If you’re used to a undergravel filtration system for freshwater aquariums you might be tempted to vacuum the substrate while you are changing water. I don’t, though. I figure the bacteria and other stuff in the substrate is much too valuable to remove. If the top is getting a little green, I stir up a quarter inch of substrate every once in a while, being careful not to bury unsuspecting snails or hermit crabs.
Making Saltwater
I use the same bucket to remove old water and to mix new saltwater. So, I have to wait until I’ve discarded the old water to make new water. I rinse the bucket out after discarding the old water. Then, I put RO/DI water into the bucket, and start mixing in saltwater mix. I try to keep the water to about the same temperature as the aquarium water, both to keep from shocking the fish and marine invertebrates, but also so that my hydrometer is accurate. I gradually add salt mix until the specific gravity of the new water is at the same level as the aquarium. If you’re trying to adjust your salinity for some reason, you can go a little low or high, but do this gradually so you don’t shock your guests.
There are other ways to get saltwater. For me, since I live so far away from any reasonably good fish stores, saltwater mix is my best choice. But two of the fish stores I go to sell saltwater. These stores sell the water out of the aquarium systems that is also used for their display aquariums. So, if you live near a good fish store and don’t want to be bothered with making your own saltwater, you can buy it premixed.

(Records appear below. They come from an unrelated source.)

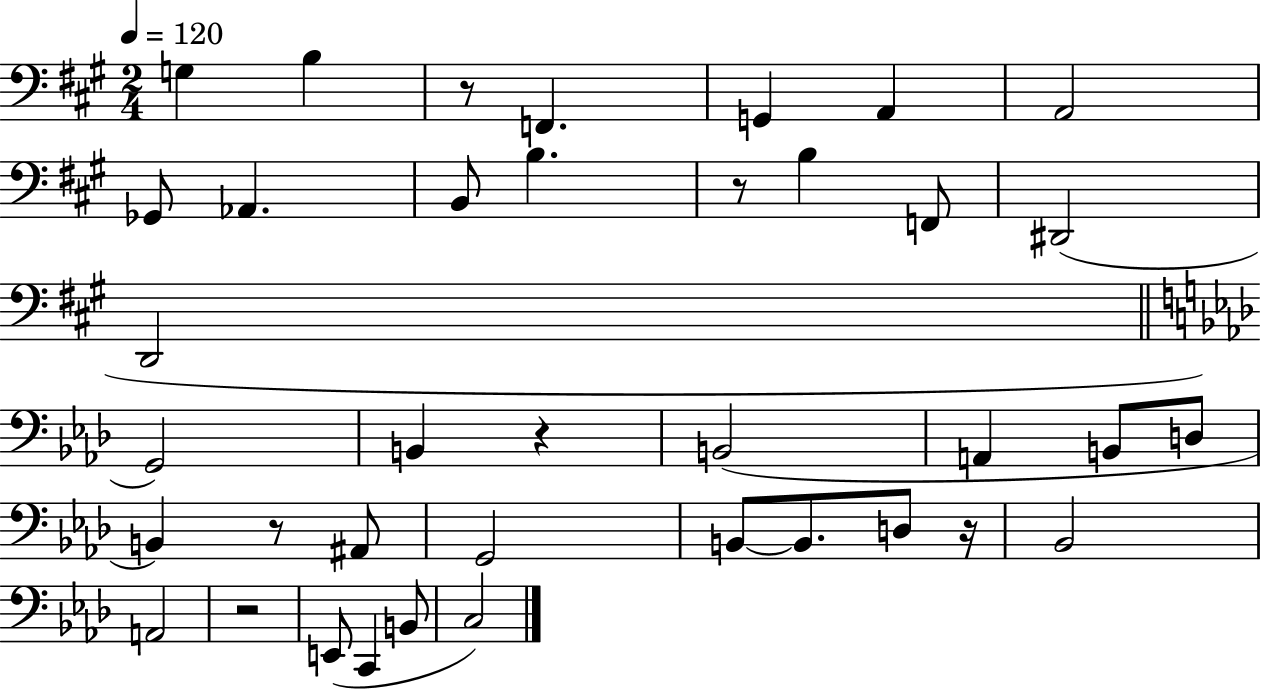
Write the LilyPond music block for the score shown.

{
  \clef bass
  \numericTimeSignature
  \time 2/4
  \key a \major
  \tempo 4 = 120
  g4 b4 | r8 f,4. | g,4 a,4 | a,2 | \break ges,8 aes,4. | b,8 b4. | r8 b4 f,8 | dis,2( | \break d,2 | \bar "||" \break \key aes \major g,2) | b,4 r4 | b,2( | a,4 b,8 d8 | \break b,4) r8 ais,8 | g,2 | b,8~~ b,8. d8 r16 | bes,2 | \break a,2 | r2 | e,8( c,4 b,8 | c2) | \break \bar "|."
}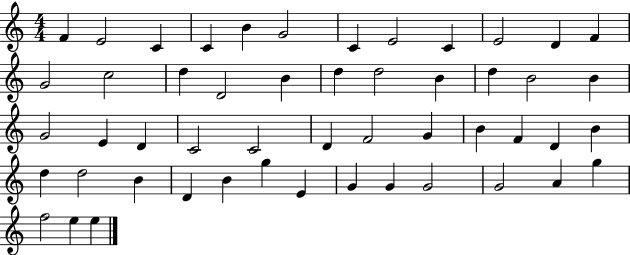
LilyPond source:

{
  \clef treble
  \numericTimeSignature
  \time 4/4
  \key c \major
  f'4 e'2 c'4 | c'4 b'4 g'2 | c'4 e'2 c'4 | e'2 d'4 f'4 | \break g'2 c''2 | d''4 d'2 b'4 | d''4 d''2 b'4 | d''4 b'2 b'4 | \break g'2 e'4 d'4 | c'2 c'2 | d'4 f'2 g'4 | b'4 f'4 d'4 b'4 | \break d''4 d''2 b'4 | d'4 b'4 g''4 e'4 | g'4 g'4 g'2 | g'2 a'4 g''4 | \break f''2 e''4 e''4 | \bar "|."
}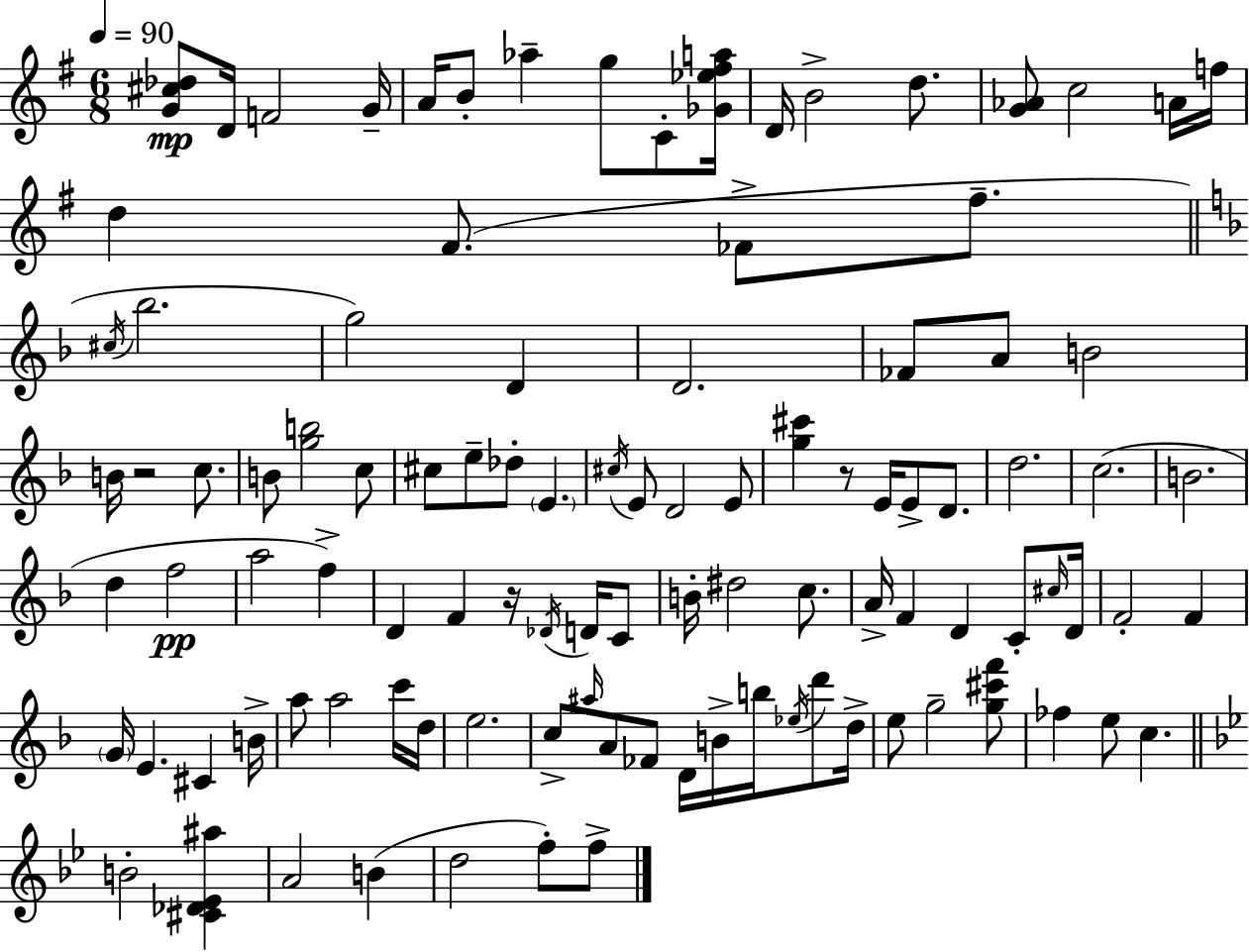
[G4,C#5,Db5]/e D4/s F4/h G4/s A4/s B4/e Ab5/q G5/e C4/e [Gb4,Eb5,F#5,A5]/s D4/s B4/h D5/e. [G4,Ab4]/e C5/h A4/s F5/s D5/q F#4/e. FES4/e F#5/e. C#5/s Bb5/h. G5/h D4/q D4/h. FES4/e A4/e B4/h B4/s R/h C5/e. B4/e [G5,B5]/h C5/e C#5/e E5/e Db5/e E4/q. C#5/s E4/e D4/h E4/e [G5,C#6]/q R/e E4/s E4/e D4/e. D5/h. C5/h. B4/h. D5/q F5/h A5/h F5/q D4/q F4/q R/s Db4/s D4/s C4/e B4/s D#5/h C5/e. A4/s F4/q D4/q C4/e C#5/s D4/s F4/h F4/q G4/s E4/q. C#4/q B4/s A5/e A5/h C6/s D5/s E5/h. C5/e A#5/s A4/e FES4/e D4/s B4/s B5/s Eb5/s D6/e D5/s E5/e G5/h [G5,C#6,F6]/e FES5/q E5/e C5/q. B4/h [C#4,Db4,Eb4,A#5]/q A4/h B4/q D5/h F5/e F5/e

If you live near the ocean, you may be tempted to take a bucket out to the beach to get free water! But, I recommend you don’t. Seawater near the coast can have lots of pollutants, including gasoline or diesel from boats, agricultural runoff, and others. Plus, you risk collecting live organisms that you may wish you hadn’t once they get established.
Refilling the Aquarium
Once I’m done mixing water, and I’m satisfied that it’s the correct salinity and temperature, I just pour it into the aquarium. I try to poor fairly slow so I don’t knock live rock over, and unduly stress the fish. I can then put the lighting back on the aquarium and enjoy the nice clean aquarium.
Two or three times a week I also have to add water to compensate for evaporation. For this, I just use the RO/DI water straight out of the water jug. You don’t want to use saltwater to replace evaporation, because the salt is left as water evaporates.
What an interesting description. I’m left wondering; what is the reasoning behind changing 20% of the water at a time, and how often do you change water in order to maintain the desired cleanliness?
Thanks,
Renee
Well… the percentage is somewhat arbitrary. It should be a significant change, but not so much that you shock the aquarium inhabitants.
I did two 20% water changes, one weekend after another, because I found a problem in my weekly water tests that needed to be corrected. But most of the time I’m able to get away with 10% once every 3 weeks. The “bio load”, or the number of live animals I have in the aquarium is relatively low right now, and the filtration system is able to easily keep up with the nitrogen cycle.
The main thing you need to do is check your water chemistry regularly, so that you can tell that your nitrate level is getting high, and that it’s time to change water. See Reef Chemistry 101 for some thoughts on testing your chemicals.
Keep in mind that you are changing only a portion of your water, so your chemicals will only change proportionally. For example, if your nitrate is 40, and you change 10% of your water, your nitrate level will be 36 when you are done (10% of 40 is 4, subtracted from the original level). If you see your chemicals going up too fast, it’s probably time for a larger percentage water change.